An investigation ordered by a Russian court concluded that slogan "Russia for Russians" does not fuel ethnic hatred. The investigation was conducted in connection with a case of assaulting a Caucasian teenage migrant from Dagestan who was almost killed near his school. The attackers shouted "Russia for Russians!", while beating the boy.

On 28 July 2010, a court in Russia demanded an ISP block access to YouTube because the site hosted "Russia for Russians", which is considered by many to be an extremist video.

A 2016 Levada Center poll on the question on Russia for Russians, found that 14% supported I support it, it's high time to implement it. A further 38% said, It would be nice to implement it,
but within reasonable limits (Total support 52%). While 21% opposed it, saying this is real fascism.
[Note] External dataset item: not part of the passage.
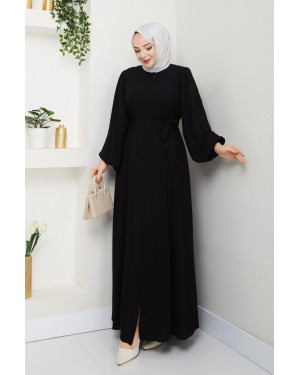 Elasticated Sleeves, Tied Waist, Zippered Abaya -Black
A 2020 Levada Center poll tested the level of support for the idea " Russia for Russians." 20% had the point of view that "I support, it's time to implement," 32% had the point of view "good, but within reasonable limits," amounting to a total of 52% support for the idea. 28% were opposed and agreed with the point of view "negative, this is real fascism." 15% said " I'm not interested".

In 2021, Putin called it the slogan of "cave nationalism".